The first studio shoot that started it all is based on Edwardian photo shoots with painted backgrounds. Where in the heck, do you find a painted background that is 10 or more feet long and wide? In the states, though to rent then would be an arm in a leg. To find a way around this, I decided to project an image behind a white fabric where it’s projected through so I wouldn’t be caught in the projectors light.

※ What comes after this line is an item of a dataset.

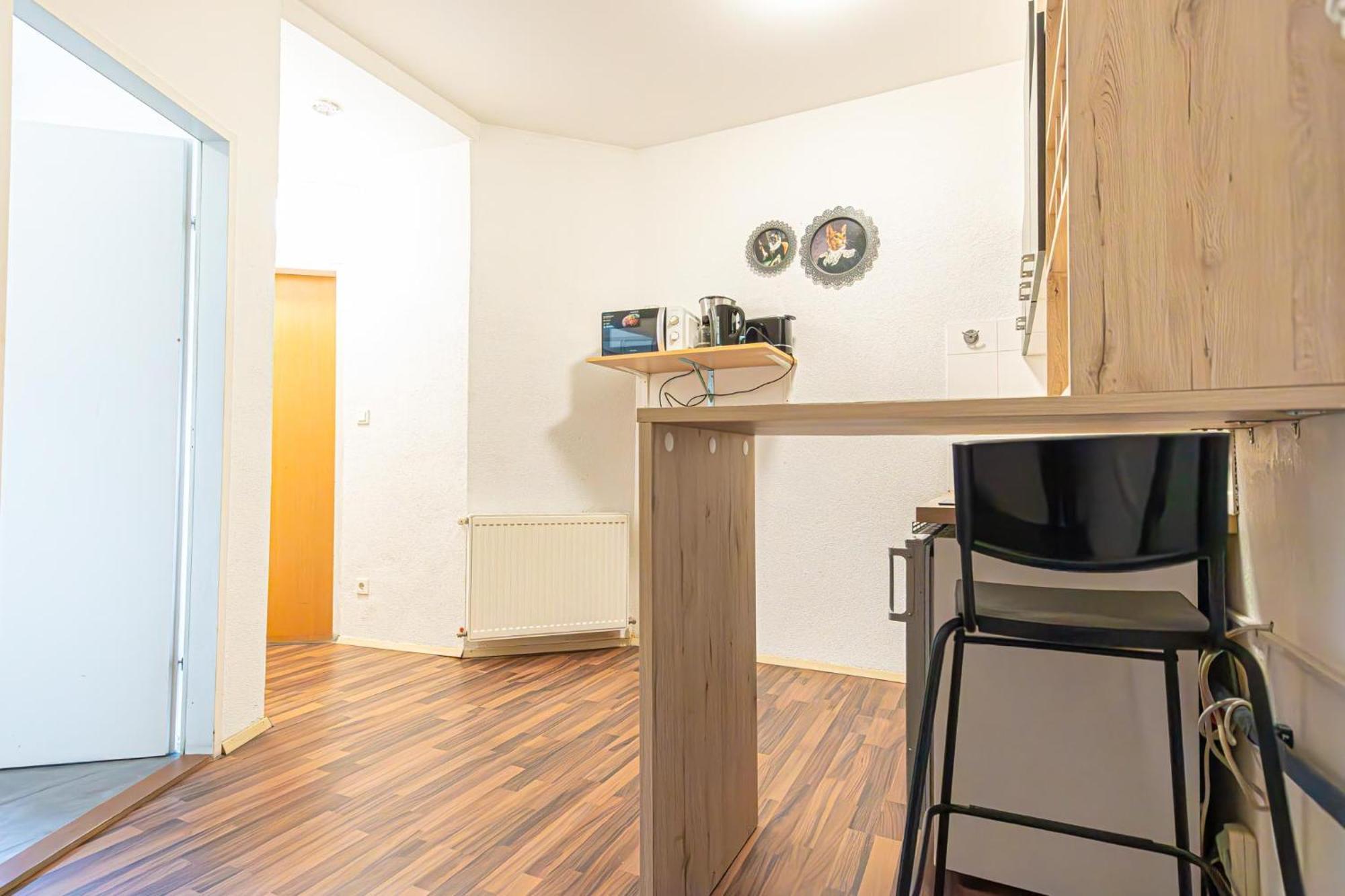 Ferienwohnung City Comfort Modern 1Br For Couples And Friends Wien Exterior foto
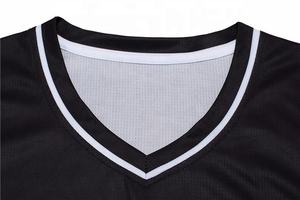 Trajes de baloncesto de secado rápido para adultos jóvenes uniformes de baloncesto cómodos equipo traje de baloncesto personalizado individual - Product Image 5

To begin with I tried a sheer fabric, but the image was not crisp and clear enough. There was too much tanslucance. So I cycled to King Fabrics one day before a test shoot and bought a thin piece of white poly cotton. In my quest for white fabrics, I realized many of them are not a true white. Many have a hue of one colour or another. One fabric jumped out as first being really cheap, then really hideous. All I could think of was all the post editing issues mainly getting rid of a green hue from all the images. Why put yourself in that position to begin with? Ends up, the fabric I bought was not wide enough. Off to Designer Fabrics at Queen and Shaw where they sell double width fabric. Not in the same day of course.
The interesting thing in choosing a background to be projected, is to pay attention to where the light in the image is coming from. I say this, because I chose a picture of a trellis I took on Toronto Island with a wave of foliage draped over it and a spray of roses and peonies at the base. The light that day was coming from the top left, so placing the light and at a particular strength was very interesting. There was much experimenting sometimes as late as 10pm.
Containing the light and blocking out natural light was fun. Each time I came I’d laps into a routine of pulling down the blinds, covering the doors with a black-out material and finally climbing the stairs to wind down the black-out curtain over the garage door. The studio is higher on one end then the other. To block out even more light, I had pieced together rods and light stands, stringing along it a voluminous, black muslin dividing the office and the studio. The light at this point was minimum and working well.
Three test sessions later, the shoot happens. I’ve hired a hairstylist and have an assistant for the first time ever. Alanna is an accomplished hairstylist and has done many photo shoots, but I didn’t explain myself well enough to convey what I actually wanted (which was the Gibson Girl pompadour) and in the end improvised. The result was very elegant and thanks to Alana’s ministering hands, lasted throughout the entire shoot. Thanks Alana.
And what’s next? Hopefully a few more studio shoots. I recently bought a Greecian column that was generally seen in Edwardian portraits with ferns upon them and women leaning on or beside them. By chance, a store in the building where I work was having a moving sale. I bought it and bolt a pinstripe fabric that may work for period clothing. Needless to say the column portraits will be next and then hopefully I can find the same good luck in finding a chair or settee to borrow.